● Information given
◆ ◆ ◆ ◆

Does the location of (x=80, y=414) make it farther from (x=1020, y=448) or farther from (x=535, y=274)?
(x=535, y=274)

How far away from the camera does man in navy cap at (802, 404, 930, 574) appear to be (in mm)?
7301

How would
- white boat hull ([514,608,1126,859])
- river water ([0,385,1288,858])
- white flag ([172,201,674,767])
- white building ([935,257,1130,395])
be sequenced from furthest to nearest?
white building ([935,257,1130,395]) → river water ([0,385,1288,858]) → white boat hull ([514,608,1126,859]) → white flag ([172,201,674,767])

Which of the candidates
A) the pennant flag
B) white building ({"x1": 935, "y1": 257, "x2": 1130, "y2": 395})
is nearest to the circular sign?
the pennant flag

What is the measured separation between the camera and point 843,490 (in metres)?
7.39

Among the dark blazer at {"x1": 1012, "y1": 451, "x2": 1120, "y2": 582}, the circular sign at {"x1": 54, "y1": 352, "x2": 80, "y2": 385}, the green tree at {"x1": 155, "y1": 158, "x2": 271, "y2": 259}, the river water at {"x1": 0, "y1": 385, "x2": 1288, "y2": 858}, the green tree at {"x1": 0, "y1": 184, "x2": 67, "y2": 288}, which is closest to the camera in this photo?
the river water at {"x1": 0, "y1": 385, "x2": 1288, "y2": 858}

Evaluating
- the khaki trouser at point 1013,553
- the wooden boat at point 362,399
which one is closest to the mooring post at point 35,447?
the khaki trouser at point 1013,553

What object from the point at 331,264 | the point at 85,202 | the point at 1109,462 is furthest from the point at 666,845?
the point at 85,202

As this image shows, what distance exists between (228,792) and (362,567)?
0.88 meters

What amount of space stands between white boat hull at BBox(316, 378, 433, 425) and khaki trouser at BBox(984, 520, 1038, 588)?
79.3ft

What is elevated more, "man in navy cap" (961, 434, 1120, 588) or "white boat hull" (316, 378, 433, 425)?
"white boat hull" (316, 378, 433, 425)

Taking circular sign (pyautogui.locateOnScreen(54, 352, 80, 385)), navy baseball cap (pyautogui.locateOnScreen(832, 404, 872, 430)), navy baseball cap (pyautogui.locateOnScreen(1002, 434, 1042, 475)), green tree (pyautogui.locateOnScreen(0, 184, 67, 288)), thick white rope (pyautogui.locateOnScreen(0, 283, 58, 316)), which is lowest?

◆ ◆ ◆ ◆

● Problem requirements
Turn all of the data above into a numbered list with one line per item, and leave out the blank lines.

● Written reply
1. Does the location of (x=80, y=414) make it farther from (x=1020, y=448) or farther from (x=535, y=274)?
2. (x=535, y=274)
3. How far away from the camera does man in navy cap at (802, 404, 930, 574) appear to be (in mm)?
4. 7301
5. How would
6. - white boat hull ([514,608,1126,859])
7. - river water ([0,385,1288,858])
8. - white flag ([172,201,674,767])
9. - white building ([935,257,1130,395])
10. be sequenced from furthest to nearest?
11. white building ([935,257,1130,395]) → river water ([0,385,1288,858]) → white boat hull ([514,608,1126,859]) → white flag ([172,201,674,767])
12. Which of the candidates
13. A) the pennant flag
14. B) white building ({"x1": 935, "y1": 257, "x2": 1130, "y2": 395})
15. is nearest to the circular sign?
16. the pennant flag
17. What is the measured separation between the camera and point 843,490 (in metres)?
18. 7.39
19. Among the dark blazer at {"x1": 1012, "y1": 451, "x2": 1120, "y2": 582}, the circular sign at {"x1": 54, "y1": 352, "x2": 80, "y2": 385}, the green tree at {"x1": 155, "y1": 158, "x2": 271, "y2": 259}, the river water at {"x1": 0, "y1": 385, "x2": 1288, "y2": 858}, the green tree at {"x1": 0, "y1": 184, "x2": 67, "y2": 288}, which is closest to the camera in this photo?
20. the river water at {"x1": 0, "y1": 385, "x2": 1288, "y2": 858}
21. Evaluating
22. - the khaki trouser at point 1013,553
23. - the wooden boat at point 362,399
24. which one is closest to the mooring post at point 35,447?
25. the khaki trouser at point 1013,553
26. What object from the point at 331,264 | the point at 85,202 | the point at 1109,462 is furthest from the point at 666,845?
27. the point at 85,202
28. As this image shows, what distance exists between (228,792) and (362,567)?
29. 0.88 meters
30. What amount of space stands between white boat hull at BBox(316, 378, 433, 425) and khaki trouser at BBox(984, 520, 1038, 588)?
31. 79.3ft
32. What is elevated more, "man in navy cap" (961, 434, 1120, 588) or "white boat hull" (316, 378, 433, 425)?
33. "white boat hull" (316, 378, 433, 425)
34. Taking circular sign (pyautogui.locateOnScreen(54, 352, 80, 385)), navy baseball cap (pyautogui.locateOnScreen(832, 404, 872, 430)), navy baseball cap (pyautogui.locateOnScreen(1002, 434, 1042, 475)), green tree (pyautogui.locateOnScreen(0, 184, 67, 288)), thick white rope (pyautogui.locateOnScreen(0, 283, 58, 316)), which is lowest?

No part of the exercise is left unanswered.